Coming up – the man who invented the pop up toaster.
The year was 1919, World War I was raging, and Charles Strite, who worked in a Stillwater Minnesota defense plant was ticked. Not about the war – he was mad at the company cafeteria. It consistently burned his toast!
It’s not like electric toasters weren’t available. General Electric introduced a successful one in 1909. But ten years had passed, and toast was still in the dark ages – so to speak. Most electric toasters browned bread one-side-at-a-time. And all toasters required human intervention to keep bread from burning.Toasters weren’t just annoying – they were fire hazards!
Fortunately Charlie Strite was mechanical engineer intent on fixing the problem.

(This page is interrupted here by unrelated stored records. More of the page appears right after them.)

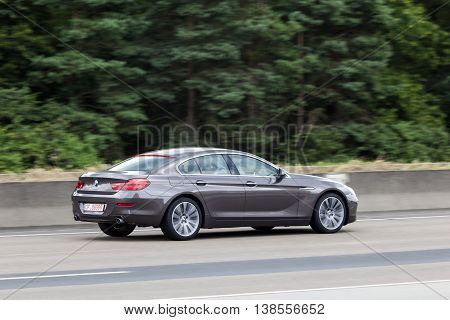FRANKFURT GERMANY - JULY 12 2016: BMW 6 Series 4 door coupe driving on the highway in Germany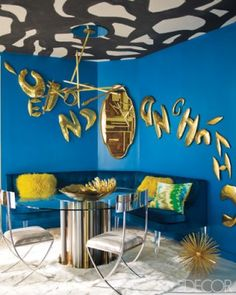 In Deborah Wecselman's dining room, the custom-designed banquette is covered in a Holly Hunt velvet, the light fixture is by Billy Cotton, the vintage gold letters are from the designer's collection, and the walls are painted in Ralph Lauren Paint's Baltic Blue.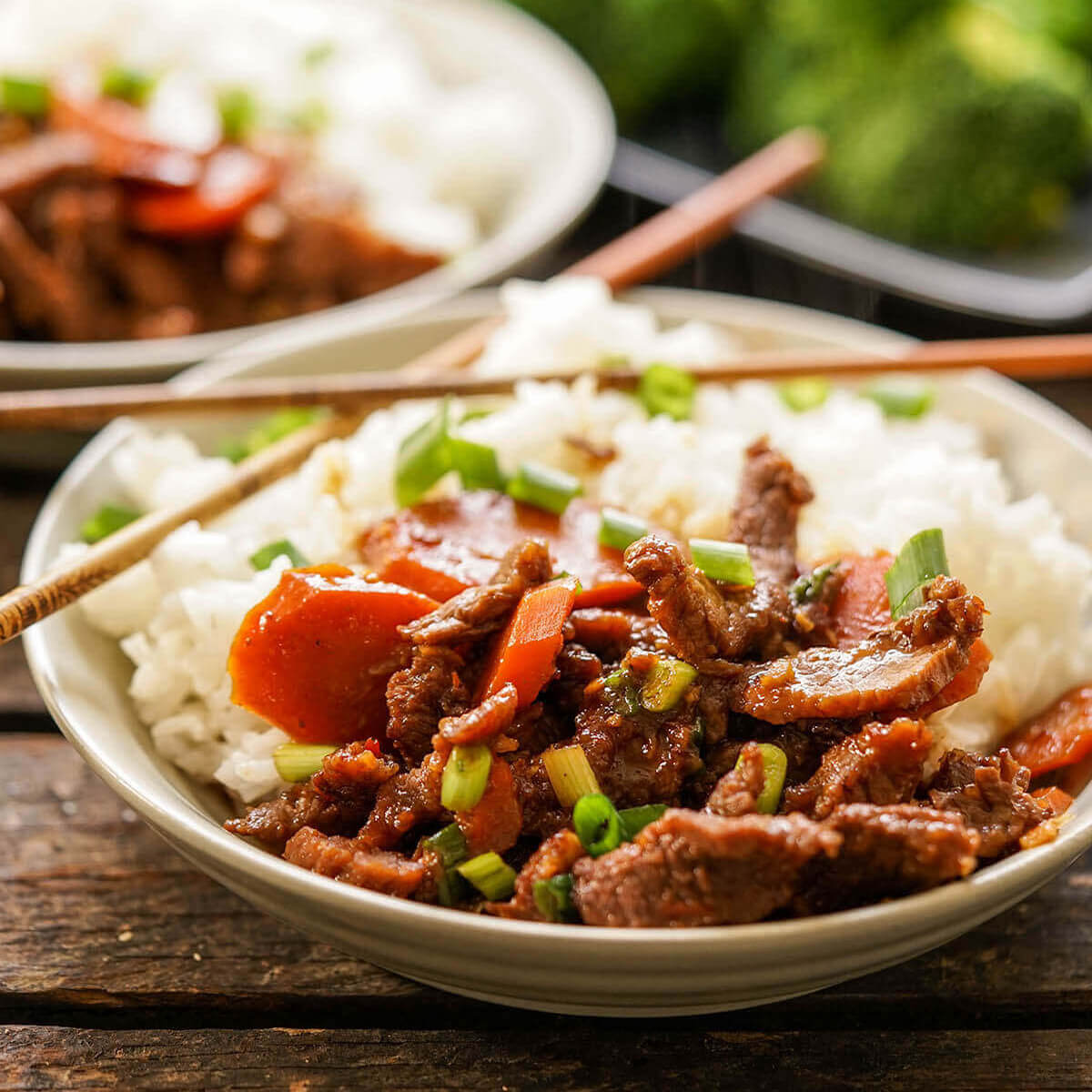 Mongolian Beef served over rice with chopsticks.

He went to work, and emerged from his workshop with a revolutionary new appliance: an electric toaster with a clock-like timer, dual levers and powerful springs. It not only browned bread on both sides — simultaneously —it shut itself off and ejected the slices when finished. It was the world’s first automatic pop-up toaster.
Strite called it “The Toastmaster” and patented it on October 18, 1921.
It wasn’t the lightweight appliance we know today. Built for restaurants, it was a heavy cast aluminum unit weighing nearly 20 pounds — heavier than most bowling balls. But it was successful!
And, you could say, it was the greatest thing since sliced bread.
Except for one thing. Sliced bread wasn’t invented until the mid-1920s.
But when it was introduced, Strite was there, with a 1926 model called the“1-A-1” — the first pop-up toaster for home use.
It was so successful, it made Toastmaster a household name.
With six models to choose from, all elegantly designed, Toastmaster became the world’s most popular toaster brand – a distinction it held for decades. In addition to the revolutionary features of its original model, it introduced other key innovations we expect today: shock absorbers to quiet the bread tray, hinged crumb trays, and cool-touch sides to prevent hand burns. In fact, according to the Massachusetts Institute of Technology, most toasters today use the same basic design Charlie Strite introduced way back in 1921.
Charles Strite exemplifies an axiom featured on our website: Think Around Your Frustration.
Upset with the burnt toast in his company cafeteria, he invented the automatic pop up toaster. Now Why Didn’t I Think of That?